Skip to content

Re-Auditing

Track agent changes over time.

Why re-audit

The score on day one is a snapshot. The score on day thirty, after you've shipped four prompt changes and a model upgrade, is the question that matters: did the changes actually help?

Re-audit answers that. Each re-audit is compared against the previous run; the report tells you what changed.

How to re-audit

On any saved report, click Re-audit.

The new run uses the same URL and the same eval set as the original. Findings, strengths, and the score are computed fresh against the agent's current behavior.

What you see on the new report

The new report renders at a fresh /eval/r/[token] URL but includes a diff banner at the top:

  • Score delta73 → 81 (+8)
  • Verdict shiftFix first → Deploy, when applicable
  • Findings resolved — scenarios that failed before and pass now
  • Findings introduced — scenarios that passed before and fail now (the regression-watch case)
  • Strengths preserved / lost — to catch silent regressions in passing categories

The diff is the headline. Below it, the report renders the same way as a fresh audit.
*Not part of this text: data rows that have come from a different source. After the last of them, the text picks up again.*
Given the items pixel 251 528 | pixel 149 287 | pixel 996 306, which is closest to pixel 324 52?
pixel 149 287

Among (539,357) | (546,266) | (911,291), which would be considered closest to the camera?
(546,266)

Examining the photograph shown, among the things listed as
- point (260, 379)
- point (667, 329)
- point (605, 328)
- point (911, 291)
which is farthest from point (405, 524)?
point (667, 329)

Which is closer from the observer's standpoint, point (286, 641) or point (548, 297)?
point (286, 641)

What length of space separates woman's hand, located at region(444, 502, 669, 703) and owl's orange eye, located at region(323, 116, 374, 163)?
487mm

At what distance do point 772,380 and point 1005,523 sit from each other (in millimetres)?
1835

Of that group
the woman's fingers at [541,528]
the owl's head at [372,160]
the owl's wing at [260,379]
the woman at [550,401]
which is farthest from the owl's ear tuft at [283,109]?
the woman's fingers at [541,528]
Use the diff banner to talk to your team

The diff is the artifact you share when someone asks "did the prompt change help?"

  • Score went up: 73 → 81 is the proof
  • A regression appeared: the diff names the specific scenario that flipped
  • Nothing moved: the change was a wash; argue from the data instead of vibes

Eval set version pinning

Re-audits use the same eval set version as the original run. If the eval set has changed since the original, the re-audit is still comparable to the original — the rubric isn't shifting underneath you.

If you want to re-score an older report against a newer eval set, that's a separate audit, not a re-audit.

When the URL no longer works

Sometimes the URL goes down, moves, or changes auth. The re-audit will fail with a clear error and won't be charged.

To audit a new URL, submit it as a fresh audit instead of re-auditing the old one.